Assessment - All about Data

Author

Andreas Handel

Modified

2024-03-20

Quiz

Get the quiz sheet for this module from the general Assessments page. Fill it in, then submit to the online grading system before the deadline.

Discussion

No discussion assignment this week. Instead, submit project part 1.

Project

Submission of part 1 is due. Submit a link with a URL to your project repository to the project-related Discord channel.

Exercise

This exercise is a solo exercise. It’s a choose your own adventure.

Overview

You have two main options for the exercise this week:

  • Option 1: Try your hand at a bit of an exploration of some complex data type.
  • Option 2: Generate and explore synthetic data.

For either option, I expect well-documented code and lots of explanatory text in the Quarto document.

While this is an open-ended exercise and there are no specific requirements as to what you need to produce, I expect more than just a single figure or 10 lines of code. Since you are getting better each week, it should definitely be at least as comprehensive as last week’s exercise 😁.

Setup

This exercise doesn’t have an existing folder in your portfolio. Make a new folder, call it data-exercise.
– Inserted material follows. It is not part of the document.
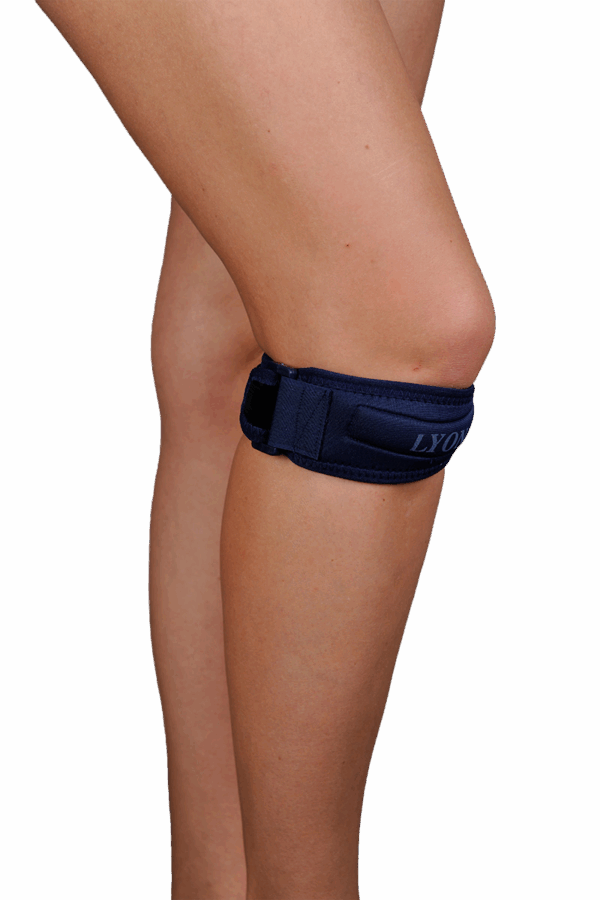 REF-142 Bandage en néoprène pour tendons du genou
Copy one of the existing Quarto files into that new folder (e.g., the one called tidytuesday-exercise.qmd), rename it to data-exercise.qmd and open it (make sure you open your portfolio by clicking on your R project file, then open the Quarto file inside R Studio).

Option 1

Find some data that falls into the categories described in the Complex data types unit. It could be some text or images or video or audio or any other complex data. Basically anything that’s not rectangular data with rows as observations and columns as variables.

Then look for some suitable R packages that allow you to explore the data. You don’t need to do any statistical analysis at this stage. Focus on loading the data, processing as needed, and then do some descriptive/exploratory analysis, e.g. by making plots or tables or… Basically anything that you can think of.

Option 2

Write code that generates a synthetic dataset. This dataset should have multiple variables, and there should be some associations between variables.

Then write code that explores the data by making plots or tables to confirm that your synthetic data is what you expect it to be.

Then fit a few simple models to the data. For instance, use the lm or glm functions to fit a linear or logistic model. Make sure your model can recover the associations you built into the data. Explore if and how different models might be able to capture the patterns you see.

Take some inspiration from the examples shown in the Synthetic Data module.

Wrap-up

Once you got your exercise done, you need to add it to your website. To that end, open the _quarto.yml file. In the section that says menu and lists several of your projects, add lines at a -text: and file: entry that points to your new folder/file. Be careful to have exactly the same number of empty spaces at the beginning of the line as all the other lines.

While you are in that file, if you haven’t done so, update other parts, e.g. such as the title and the github URL. See the instructions for the first exercise if you need a reminder.

Once all done, render your website to make sure everything looks ok and your new exercise shows up. Once things looks fine on your local computer, push your updates to GitHub and check that they also look ok online.

Since this will be part of your portfolio site, and you already posted a link to that previously, you don’t need to post anything, I know where to find it.